Racial equity in health must include Asian Americans
On May 20, President Biden signed into law the COVID–19 Hate Crimes Act to counter anti-Asian violence. This law is important but should only be the tip of the iceberg in the administration’s response to anti-Asian racism. To root out anti-Asian bias, the president needs to look within his own federal agencies.
The National Institutes of Health, the nation’s foremost health research agency, spends less than one penny of every dollar on research with Asian Americans and Pacific Islanders each year. The agency currently has a $42 billion annual budget. Yet according to a study in the Journal of the American Medical Association, only 0.17 percent of its funding over the past quarter century has supported research with these communities.
Despite this dismal track record, the agency overlooked Asian Americans once again when it launched UNITE, an initiative to address structural racism and racial inequities in health research. The initiative came five weeks after Biden issued his memorandum on combatting anti-Asian racism and calling on agencies to “ensure that official actions, documents, and statements do not exhibit or contribute to racism, xenophobia, and intolerance against Asian Americans and Pacific Islanders.”
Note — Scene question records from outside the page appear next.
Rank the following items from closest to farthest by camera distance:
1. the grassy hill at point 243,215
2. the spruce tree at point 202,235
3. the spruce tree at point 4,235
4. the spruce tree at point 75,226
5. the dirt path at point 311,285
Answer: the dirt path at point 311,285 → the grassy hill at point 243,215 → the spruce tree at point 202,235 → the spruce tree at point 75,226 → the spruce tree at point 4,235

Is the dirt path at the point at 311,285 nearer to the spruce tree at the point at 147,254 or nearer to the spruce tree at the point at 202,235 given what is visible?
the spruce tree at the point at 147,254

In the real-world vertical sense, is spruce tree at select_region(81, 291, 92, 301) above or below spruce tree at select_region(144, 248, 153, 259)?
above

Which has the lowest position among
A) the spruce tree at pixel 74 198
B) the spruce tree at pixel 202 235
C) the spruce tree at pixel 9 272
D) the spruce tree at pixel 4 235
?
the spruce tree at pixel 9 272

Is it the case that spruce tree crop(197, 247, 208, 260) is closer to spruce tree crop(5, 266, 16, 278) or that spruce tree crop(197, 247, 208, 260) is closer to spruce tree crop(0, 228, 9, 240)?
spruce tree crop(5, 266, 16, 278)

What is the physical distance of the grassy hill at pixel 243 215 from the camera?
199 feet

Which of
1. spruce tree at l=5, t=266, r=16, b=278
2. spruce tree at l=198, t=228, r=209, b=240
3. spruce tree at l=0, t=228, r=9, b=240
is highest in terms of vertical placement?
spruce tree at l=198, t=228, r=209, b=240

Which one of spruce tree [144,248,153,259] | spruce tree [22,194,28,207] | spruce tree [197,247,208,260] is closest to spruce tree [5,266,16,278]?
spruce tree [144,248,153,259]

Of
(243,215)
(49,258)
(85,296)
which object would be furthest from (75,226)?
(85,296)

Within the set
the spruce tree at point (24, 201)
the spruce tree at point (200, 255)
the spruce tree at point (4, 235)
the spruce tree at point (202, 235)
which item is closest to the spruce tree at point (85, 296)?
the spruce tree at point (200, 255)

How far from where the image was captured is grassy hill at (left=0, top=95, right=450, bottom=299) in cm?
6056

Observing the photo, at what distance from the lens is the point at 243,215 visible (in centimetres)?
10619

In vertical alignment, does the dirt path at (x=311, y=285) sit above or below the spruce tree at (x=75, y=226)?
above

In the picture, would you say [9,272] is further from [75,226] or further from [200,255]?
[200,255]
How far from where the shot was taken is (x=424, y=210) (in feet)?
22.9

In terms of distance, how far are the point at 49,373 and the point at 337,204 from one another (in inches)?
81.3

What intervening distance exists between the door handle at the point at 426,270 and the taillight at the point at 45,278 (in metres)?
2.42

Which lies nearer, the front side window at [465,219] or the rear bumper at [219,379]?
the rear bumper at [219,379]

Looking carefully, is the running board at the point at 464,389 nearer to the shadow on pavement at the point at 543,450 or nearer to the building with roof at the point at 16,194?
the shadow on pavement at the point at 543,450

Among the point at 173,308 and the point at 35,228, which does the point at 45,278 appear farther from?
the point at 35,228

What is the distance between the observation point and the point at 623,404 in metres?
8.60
Sad to say, the ongoing omission of Asian Americans is not surprising.
Asian Americans have often been ignored in research, sometimes unintentionally but more often because they are (dis)regarded as less in need than other groups or labelled “White adjacent.” The NIH UNITE initiative refers to the marginalization of “Indigenous peoples, African Americans, and Latinos” in its statement on structural racism, and perhaps the agency intended to fold Asian Americans into the nebulous category “other communities of color.”
Without explicit attention to Asian Americans, NIH perpetuates the invisibility of a population facing mounting risks. Last year saw more than 6,000 anti-Asian hate incidents, as documented by the nonprofit STOP AAPI Hate. Even as hate crimes in large cities decreased overall in 2020, those targeting Asian Americans increased by 150 percent.
NIH’s reluctance to acknowledge anti-Asian bias shrouds the devastating toll on individuals and communities, including the chronic and acute impacts of racism on mental and physical health, including depression, cardiovascular disease, risk for diabetes, obesity, and high cholesterol.
In announcing the UNITE initiative, NIH Director Francis Collins acknowledged that “identifying and dismantling racist components of a system that has been hundreds of years in the making is no easy task.” True, but the first step is clear: Ensure that Asian American populations receive an adequate share of research attention. Whether Thai, Vietnamese, Chinese, Bengali, Indian, Japanese, Malay, Pakistani, Taiwanese, Korean, Cambodian, or Lao, people become “Asian American” when they arrive to this country and face American racism. The federal government’s support for research would go a long way toward dispelling the notion that Asian Americans are a monolith, or a white-adjacent model minority, when it comes to their health and wellbeing.
Without a deeper recognition of Asian Americans, government cannot succeed in its goal to address systemic racism in the scientific community. NIH must recruit staff and grant reviewers with expertise on AAPI communities, require anti-bias training for all grant reviewers, and develop accountability mechanisms to ensure racial equity in its funding. The agency should also broaden its focus on biomedical treatments to direct more funding to research on the social determinants of health — including the impacts of systemic racism and everyday acts of discrimination on physical and emotional wellbeing. Research is also needed on preventive interventions to disrupt the impacts of racism and discrimination on health outcomes. NIH should report annually to Congress and the public the proportion of its funding that supports research with AAPI communities.
President Biden has made anti-Asian violence a part of his policy platform, a clear signal to NIH to make this priority real by ensuring meaningful engagement with Asian American communities in the agency’s work. That is why the American Psychological Association, the Society for Research in Child Development, and the Federation of Associations in Behavioral and Brain Sciences have called for full inclusion of Asian American communities in NIH funding and its UNITE initiative.
Asian Americans occupy a central place in American history and contemporary life, and their health and wellbeing should be government priorities.
Vivian Tseng is a senior vice president at the William T. Grant Foundation.